LES MALADIES DE NOTRE INTELLIGENCE COLLECTIVE

Description
Nous qualifions de maladie de l'intelligence collective, tout dysfonctionnement qu'on constate de façon léthargique au sein d'une communauté, d'une société ou d'un pays.
Ces maladies sont favorisées par l'étourdissement des gouvernants, par des incompétences des personnes aux postes stratégiques à n'importe quel niveau qu'il soit. Ils ne savent pas, à leurs postes de responsabilité, mettre des mécanismes susceptibles de les aider à contrôler et par ricochet, à sanctionner des personnes sous leurs commandements. Très souvent, un dirigeant dans cette catégorie soit ses subalternes connaissent ses faiblesses, soit il ne sait pas faire respecter sa personnalité ou fait jouir ses collaborateurs d'une certaine impunité parce qu'ils volent ou font des bêtises ensemble. Nous pouvons citer plusieurs exemples à cela :
- A ce jour lorsqu'on revient de l'aéroport international de N'Djili, un camion s'est engouffré dans le saut-de-mouton du marché de liberté il y a quasiment une semaine sans qu'aucune autorité s'en occupe et très facilement, il ne nécessite pas qu'on soit expert pour comprendre aussi que ce chantier est au arrêt des travaux ;
- Nous avons toujours dénoncé la position de juge et partie de SECOPE dans les calculs, la préparation et le paiement des enseignants. Pourtant, cela n'est pas de leur attribution. La DRH de l'EPST en amont pouvait, comme cela se fait dans des structures sérieuses, s'occuper de préparer et payer les enseignants et le service de contrôle de la paie des enseignants, SECOPE en sigle, ne fasse que le contrôle en aval. Même les principes de bonne gouvernance interdit d'assigner plusieurs tâches à une entité de peur de favoriser les détournements. Comme le Ministre et ses supérieurs s'y retrouvent chaque mois, personne ne tient à ce que la situation change ;
- Le non-respect de code de la route depuis le départ de général Kanyama, les traccasseries des roulages en créant des embouteillages pour soutirer aux chauffeurs un billet de deux cents, cinq cents ou autre se portent bien parce que leurs chefs sont en intelligence avec eux ;
- D'autres cas peuvent encore être énumérés mais rien que par ces quelques exemples, nous comprenons comment notre intelligence collective est malade !

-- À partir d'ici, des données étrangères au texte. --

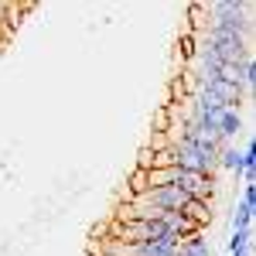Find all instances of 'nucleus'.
<instances>
[{
  "mask_svg": "<svg viewBox=\"0 0 256 256\" xmlns=\"http://www.w3.org/2000/svg\"><path fill=\"white\" fill-rule=\"evenodd\" d=\"M239 154H242L239 174H242V181H246V184H253V174H256V140L250 137V140H246V147H242Z\"/></svg>",
  "mask_w": 256,
  "mask_h": 256,
  "instance_id": "20e7f679",
  "label": "nucleus"
},
{
  "mask_svg": "<svg viewBox=\"0 0 256 256\" xmlns=\"http://www.w3.org/2000/svg\"><path fill=\"white\" fill-rule=\"evenodd\" d=\"M229 256H253V250H246V253H229Z\"/></svg>",
  "mask_w": 256,
  "mask_h": 256,
  "instance_id": "9d476101",
  "label": "nucleus"
},
{
  "mask_svg": "<svg viewBox=\"0 0 256 256\" xmlns=\"http://www.w3.org/2000/svg\"><path fill=\"white\" fill-rule=\"evenodd\" d=\"M178 99H184V82H181V79H171V106H174Z\"/></svg>",
  "mask_w": 256,
  "mask_h": 256,
  "instance_id": "1a4fd4ad",
  "label": "nucleus"
},
{
  "mask_svg": "<svg viewBox=\"0 0 256 256\" xmlns=\"http://www.w3.org/2000/svg\"><path fill=\"white\" fill-rule=\"evenodd\" d=\"M178 256H212V246H208V239L202 236V232H192V236L181 239Z\"/></svg>",
  "mask_w": 256,
  "mask_h": 256,
  "instance_id": "f03ea898",
  "label": "nucleus"
},
{
  "mask_svg": "<svg viewBox=\"0 0 256 256\" xmlns=\"http://www.w3.org/2000/svg\"><path fill=\"white\" fill-rule=\"evenodd\" d=\"M253 212H256V184H242L239 205L232 208V229H253Z\"/></svg>",
  "mask_w": 256,
  "mask_h": 256,
  "instance_id": "f257e3e1",
  "label": "nucleus"
},
{
  "mask_svg": "<svg viewBox=\"0 0 256 256\" xmlns=\"http://www.w3.org/2000/svg\"><path fill=\"white\" fill-rule=\"evenodd\" d=\"M239 164H242V154H239L232 144H222V147H218V168H226V171L239 174Z\"/></svg>",
  "mask_w": 256,
  "mask_h": 256,
  "instance_id": "39448f33",
  "label": "nucleus"
},
{
  "mask_svg": "<svg viewBox=\"0 0 256 256\" xmlns=\"http://www.w3.org/2000/svg\"><path fill=\"white\" fill-rule=\"evenodd\" d=\"M253 250V229H232L229 232V253H246Z\"/></svg>",
  "mask_w": 256,
  "mask_h": 256,
  "instance_id": "423d86ee",
  "label": "nucleus"
},
{
  "mask_svg": "<svg viewBox=\"0 0 256 256\" xmlns=\"http://www.w3.org/2000/svg\"><path fill=\"white\" fill-rule=\"evenodd\" d=\"M216 126H218V137L226 140V144H232V137L242 130V116H239V110H226V113L218 116Z\"/></svg>",
  "mask_w": 256,
  "mask_h": 256,
  "instance_id": "7ed1b4c3",
  "label": "nucleus"
},
{
  "mask_svg": "<svg viewBox=\"0 0 256 256\" xmlns=\"http://www.w3.org/2000/svg\"><path fill=\"white\" fill-rule=\"evenodd\" d=\"M150 168H154V150L144 147V150H140V160H137V171H150Z\"/></svg>",
  "mask_w": 256,
  "mask_h": 256,
  "instance_id": "6e6552de",
  "label": "nucleus"
},
{
  "mask_svg": "<svg viewBox=\"0 0 256 256\" xmlns=\"http://www.w3.org/2000/svg\"><path fill=\"white\" fill-rule=\"evenodd\" d=\"M239 86H242V89H253V86H256V62H253V55H250V58H246V65H242Z\"/></svg>",
  "mask_w": 256,
  "mask_h": 256,
  "instance_id": "0eeeda50",
  "label": "nucleus"
}]
</instances>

La solution est pourtant très simple. Il suffit de toujours sanctionner de façon exemplaire l'auteur d'une infraction pour que la peine lui fasse bien mal pour qu'il n'en oublie de si tôt. Que l'auteur soit le Dircab, le député, le sénateur, le ministre ou autre, une sanction reste une sanction. Ne dit-on pas que l'exemple doit venir d'en haut ?
C'est seulement dans ces conditions que notre intelligence collective sera guérie.
Les juges et les magistrats, l’État de droit repose sur vos épaules pas sur le Président de la République. Ce dernier par contre n'est là que pour vous encourager à œuvrer de la sorte.